The bullshit started with the Global Times, a Chinese nationalist tabloid run under the auspices of the Chinese Communist Party’s newspaper, People’s Daily. That gives Global Times (where I once worked) a credibility it doesn’t deserve; Global Times editorials, often dictated impromptu over the phone by the pugnacious editor Hu Xijin, sometimes presage actual government action but are far more frequently about Hu’s own efforts to drum up traffic or troll the rest of the world. An editorial on Monday called for the Chinese air force to establish regular patrols over Taiwan and a declaration of war if Taiwan acted to defend its airspace. That would be a murderously idiotic move, but it’s highly unlikely that even Hu meant it as a serious suggestion.

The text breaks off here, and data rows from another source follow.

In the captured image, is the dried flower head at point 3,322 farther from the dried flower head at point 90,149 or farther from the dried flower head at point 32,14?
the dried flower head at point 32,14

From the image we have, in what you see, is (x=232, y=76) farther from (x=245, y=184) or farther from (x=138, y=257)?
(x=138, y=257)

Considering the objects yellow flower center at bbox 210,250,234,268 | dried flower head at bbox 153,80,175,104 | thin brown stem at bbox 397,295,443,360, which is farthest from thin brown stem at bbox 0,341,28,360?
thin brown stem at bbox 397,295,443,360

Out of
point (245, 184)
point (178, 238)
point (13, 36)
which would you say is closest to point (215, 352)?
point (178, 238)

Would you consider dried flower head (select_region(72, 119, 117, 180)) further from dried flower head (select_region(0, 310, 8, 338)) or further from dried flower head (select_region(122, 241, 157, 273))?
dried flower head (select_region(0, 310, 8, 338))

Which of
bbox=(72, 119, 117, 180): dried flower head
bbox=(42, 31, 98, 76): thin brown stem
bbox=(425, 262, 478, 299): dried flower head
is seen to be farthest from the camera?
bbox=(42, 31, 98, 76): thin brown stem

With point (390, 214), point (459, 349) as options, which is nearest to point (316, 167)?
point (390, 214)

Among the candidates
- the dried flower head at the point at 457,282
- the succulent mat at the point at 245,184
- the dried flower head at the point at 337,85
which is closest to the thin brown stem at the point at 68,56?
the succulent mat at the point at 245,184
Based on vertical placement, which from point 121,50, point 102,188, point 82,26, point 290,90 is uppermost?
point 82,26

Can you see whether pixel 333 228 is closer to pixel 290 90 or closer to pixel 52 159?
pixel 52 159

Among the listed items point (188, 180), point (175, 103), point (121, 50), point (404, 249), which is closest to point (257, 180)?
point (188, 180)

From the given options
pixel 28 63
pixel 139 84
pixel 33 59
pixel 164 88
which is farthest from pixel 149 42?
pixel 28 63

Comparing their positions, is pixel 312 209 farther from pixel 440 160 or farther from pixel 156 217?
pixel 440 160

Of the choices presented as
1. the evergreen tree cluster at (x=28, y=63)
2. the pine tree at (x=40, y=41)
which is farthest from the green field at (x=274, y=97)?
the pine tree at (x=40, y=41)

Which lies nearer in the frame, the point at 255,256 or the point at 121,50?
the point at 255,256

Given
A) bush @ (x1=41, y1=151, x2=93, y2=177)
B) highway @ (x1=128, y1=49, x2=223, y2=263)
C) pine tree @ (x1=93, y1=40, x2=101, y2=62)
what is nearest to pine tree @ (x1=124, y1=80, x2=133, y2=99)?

But Indian media takes the Global Times extremely seriously. India’s own nationalist newspapers have a dysfunctional relationship with their Chinese counterpart; the Global Times prints some mad bullshit, often insulting India directly. Indian newspapers and websites pick up on it, often describing it as “China” or “the Chinese government” making those statements. The Global Times then writes more pieces in response to them. The cycle continues, and everyone’s traffic rises. (The English-language version of the Global Times isn’t really intended as a plausible commercial venture, but the editors are directly incentivized and rewarded not just for traffic as a whole, but for mentions of pieces in foreign media, whether good or bad.)

The idea of Chinese patrols, then, was already circulating in an Indian online media sphere that’s completely obsessed with China at the moment, following the clash in Galwan Valley that left 20 Indian soldiers and an unknown number of Chinese dead. Relations between New Delhi and Beijing are at a nadir not seen since the 1970s. More border clashes this week, apparently leaving at least one Indian soldier dead, had put Chinese aggression back in headlines again. Online Indian takes on China’s military power tend also to swing from the panicky—the Chinese military can crush India unless India redoubles its efforts—to the cocky: Our brave jawans can defeat the invader!

Wherever the video originated, it dropped into a perfectly receptive atmosphere: an Indian audience primed for news of both Chinese aggression and Chinese failure. The Taiwanese, meanwhile, were left scratching their heads. As Asian geopolitics get hotter and online nationalisms meaner, more such misinformation will spread. Most of it will burn out into nothing—but the bit that doesn’t could be the spark that gets people killed.